Monday, October 13, 2014
Speed Bumps on the road to finding yourself
I tried two possible titles in my head while thinking of this post. One was 'Detours' on the path to finding yourself. But in my pollyanish, hope for magic-type thinking I decided that there are no detours, or coincidences, just lessons on the way. I will not count experiences or time during my life wasted. I will search out what I learned. So there are speedbumps, but the path is all a true one.
Call it a mid-life crisis (although I don't plan to die at 70) but a lot of brain, heart, and spiritual changes started for me in my mid 30's. Now that I've been knee deep in it for a few years, I have climbed out a bit to view the changes and make some observations. One of the things I learned at the beginning of that journey is the vulnerability to addiction or numbing that we have when we try to avoid pain. And change is painful. Or at least I was afraid it would be so I quickly sought out friends, experiences, and distractions in as large a measure as I could find to drown out the quiet urges of change and the beautiful stretching that was needed.
At the time I thought this *was* the change: having new friends and exploring new topics. Over the course of time as the newness wore off and life happened I realized the patterns I was repeating and the running I was doing in all those distractions.
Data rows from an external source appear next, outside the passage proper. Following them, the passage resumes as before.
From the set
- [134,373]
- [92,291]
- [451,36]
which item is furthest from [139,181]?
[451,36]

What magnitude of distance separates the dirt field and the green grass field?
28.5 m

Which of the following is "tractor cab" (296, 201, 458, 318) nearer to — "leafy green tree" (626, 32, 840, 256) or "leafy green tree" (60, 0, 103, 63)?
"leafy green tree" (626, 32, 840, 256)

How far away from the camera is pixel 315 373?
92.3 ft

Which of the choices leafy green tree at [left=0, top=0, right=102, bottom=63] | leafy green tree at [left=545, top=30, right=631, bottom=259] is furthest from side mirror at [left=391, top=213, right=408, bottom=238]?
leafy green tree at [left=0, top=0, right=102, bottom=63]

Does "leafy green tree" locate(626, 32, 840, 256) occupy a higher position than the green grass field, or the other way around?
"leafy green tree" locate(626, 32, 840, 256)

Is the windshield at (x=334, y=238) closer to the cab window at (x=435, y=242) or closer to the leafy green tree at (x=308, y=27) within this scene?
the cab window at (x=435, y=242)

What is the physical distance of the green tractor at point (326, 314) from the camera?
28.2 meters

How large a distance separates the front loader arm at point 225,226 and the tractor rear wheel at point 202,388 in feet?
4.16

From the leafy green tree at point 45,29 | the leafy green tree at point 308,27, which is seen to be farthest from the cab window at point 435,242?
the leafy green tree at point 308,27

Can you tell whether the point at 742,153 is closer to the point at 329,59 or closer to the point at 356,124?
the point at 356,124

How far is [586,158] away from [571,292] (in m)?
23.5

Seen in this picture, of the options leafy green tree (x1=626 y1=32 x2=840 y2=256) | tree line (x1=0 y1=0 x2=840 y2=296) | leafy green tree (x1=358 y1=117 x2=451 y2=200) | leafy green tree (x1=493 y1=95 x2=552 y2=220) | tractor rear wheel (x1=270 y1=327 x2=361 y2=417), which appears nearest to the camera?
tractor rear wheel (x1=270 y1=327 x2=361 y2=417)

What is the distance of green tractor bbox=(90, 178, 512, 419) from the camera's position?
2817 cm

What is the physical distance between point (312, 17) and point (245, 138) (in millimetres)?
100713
Mercifully (and a little painfully) I am back at the same point on the outside looking in at those distractions, while missing them, also starkly facing the work on myself that is still here a year later.
It's painful but a cleansing sort of pain. A courageous pain that says I am strong enough to grow, I am of enough worth to go through painful change, and I have potential to create value for the world around me. This is what I want to believe, although I get discouraged.
I'm reading. A LOT of reading. And I've been mocked about my "book of the week" as admittedly many are of the self-help variety. But while I don't subscribe to any one "Secret" or magical change antidote the multiple messages are coming together in my categorical mind and I'm vetting out the nuggets that my soul needs. I *needed* to grow, I love (although fear) growing and I look forward to having peace about what good that enables my heart to do.